- Original language: English
- Written by: John Home
- Genre: Tragedy

Premiere
- Date: 21 February 1758
- Place: Theatre Royal, Drury Lane

= Agis (play) =

Blank verse tragedy by John Home

Agis, A Tragedy is a blank verse tragedy by the Scottish dramatist John Home. It was his first play, but has been greatly overshadowed, by his second (and once famous) play Douglas.

It is a classical drama, based on the life of Agis, king of Sparta and is founded on Plutarch's narrative.

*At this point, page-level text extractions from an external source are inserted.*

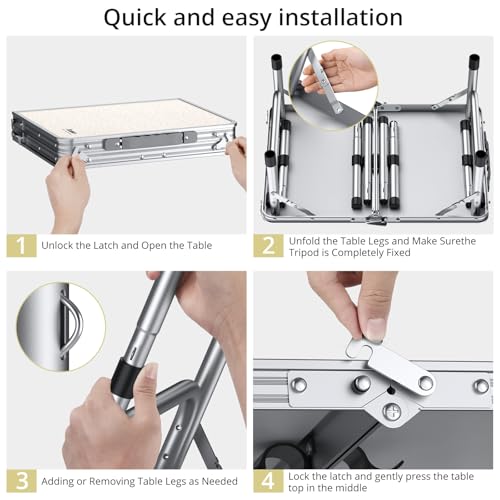 Quick and easy installation

1 Unlock the Latch and Open the Table

2 Unfold the Table Legs and Make Surethe Tripod is Completely Fixed

3 Adding or Removing Table Legs as Needed

4 Lock the latch and gently press the table top in the middle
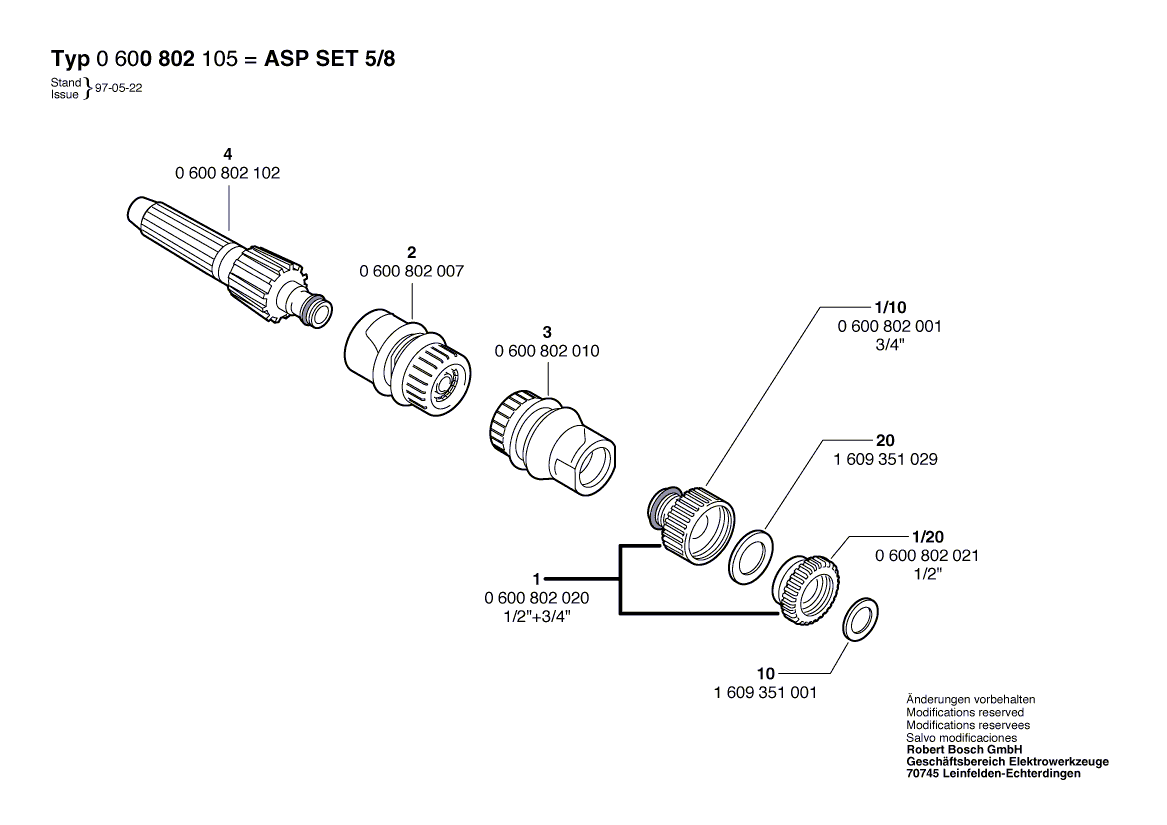 Typ 0 600 802 105 = ASP SET 5/8

Stand
Issue } 97-05-22

4
0 600 802 102

2
0 600 802 007

3
0 600 802 010

1/10
0 600 802 001
3/4"

20
1 609 351 029

1/20
0 600 802 021
1/2"

1
0 600 802 020
1/2"+3/4"

10
1 609 351 001

Änderungen vorbehalten
Modifications reserved
Modifications reservees
Salvo modificaciones
Robert Bosch GmbH
Geschäftsbereich Elektrowerkzeuge
70745 Leinfelden-Echterdingen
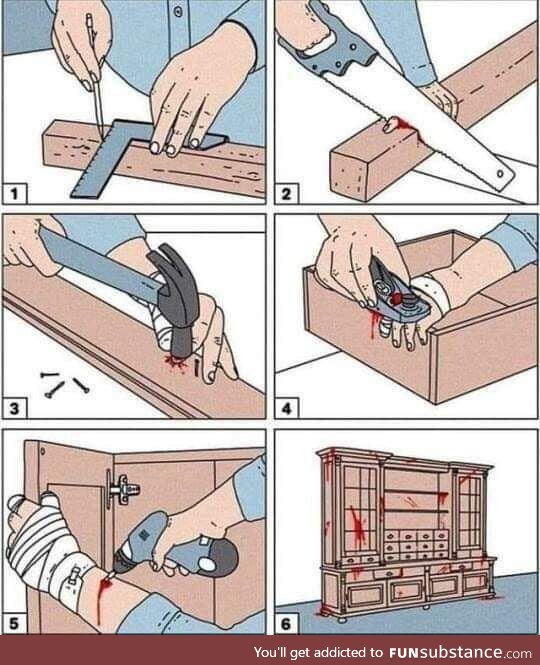 1
2
3
4
5
6
You'll get addicted to FUNsubstance.com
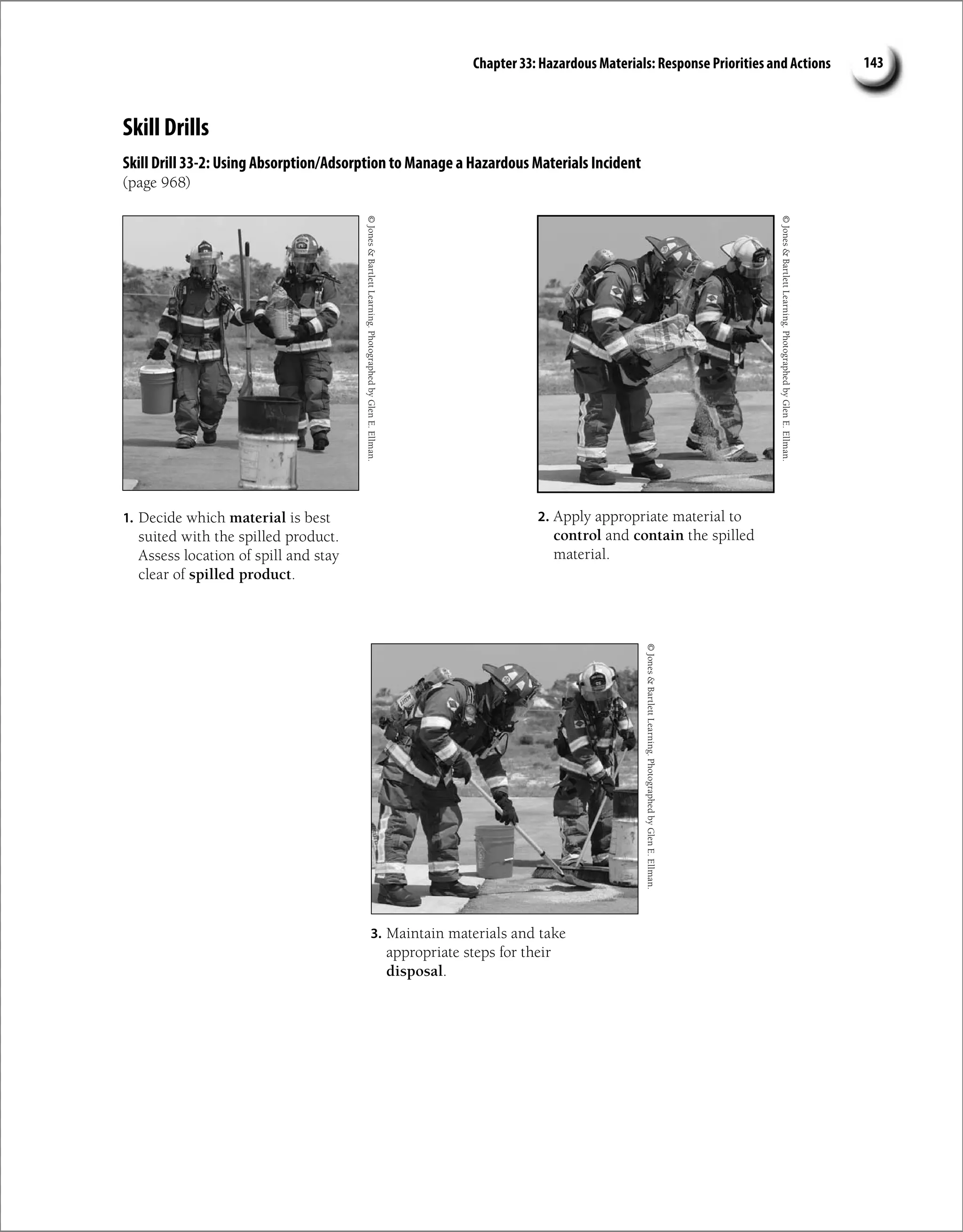 Chapter 33: Hazardous Materials: Response Priorities and Actions 143

Skill Drills

Skill Drill 33-2: Using Absorption/Adsorption to Manage a Hazardous Materials Incident
(page 968)

© Jones & Bartlett Learning. Photographed by Glen E. Ellman.

1. Decide which material is best suited with the spilled product. Assess location of spill and stay clear of spilled product.

© Jones & Bartlett Learning. Photographed by Glen E. Ellman.

2. Apply appropriate material to control and contain the spilled material.

© Jones & Bartlett Learning. Photographed by Glen E. Ellman.

3. Maintain materials and take appropriate steps for their disposal.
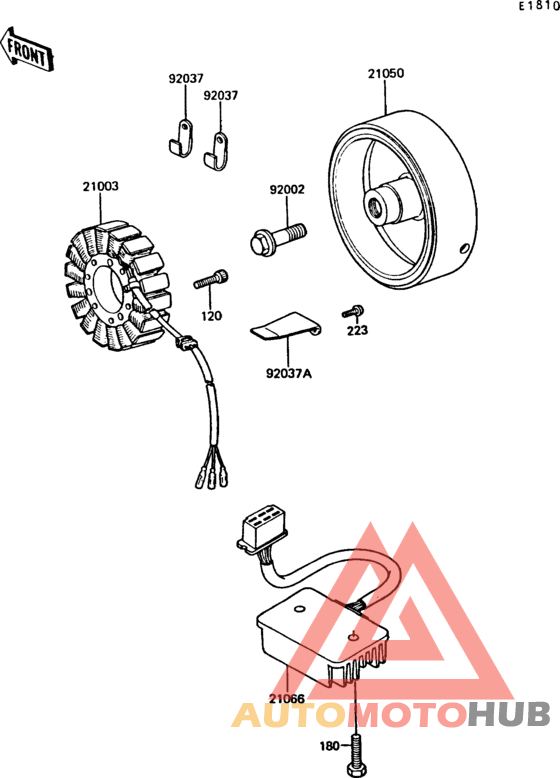 E1810

FRONT

92037

92037

21050

21003

92002

120

223

92037A

21066

AUTOMOTOHUB

180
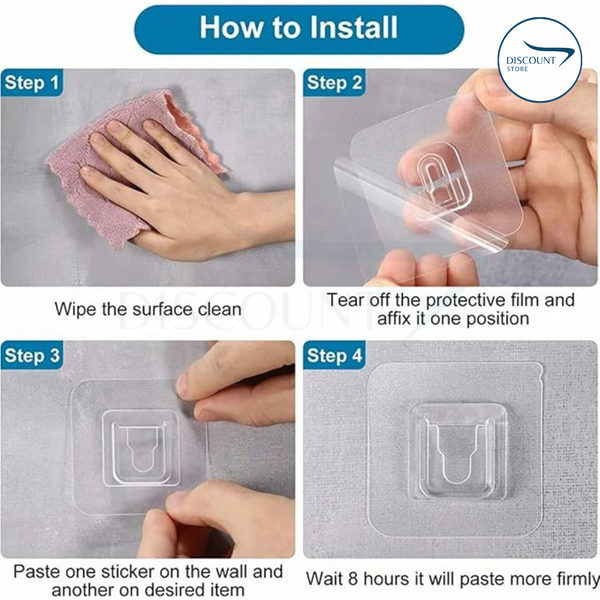 How to Install

DISCOUNT STORE

Step 1

Wipe the surface clean

Step 2

Tear off the protective film and affix it one position

DISCOUNT

Step 3

Paste one sticker on the wall and another on desired item

Step 4

Wait 8 hours it will paste more firmly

After writing the play in Scotland in 1747, Home took it to London, and submitted it to David Garrick for representation at Drury Lane, but it was rejected as unsuitable for the stage.
The play was produced later at Drury Lane on 21 February 1758 by Garrick. It was interpreted by actors, the play was performed for eleven days but considered inferior to Douglas, another Home's play. The Drury Lane cast featured Garrick as Lysander, Henry Mossop as Agis, William Havard as Amphares, Thomas Davies as Euxus, Charles Holland as Reusus, Hannah Pritchard as Ageistrata, Mary Ann Yates as Sandane and Susannah Cibber as Euathane.

==Bibliography==
- Nicoll, Allardyce. A History of English Drama 1660–1900: Volume III. Cambridge University Press, 2009.
- Hogan, C.B (ed.) The London Stage, 1660–1800: Volume IV. Southern Illinois University Press, 1968.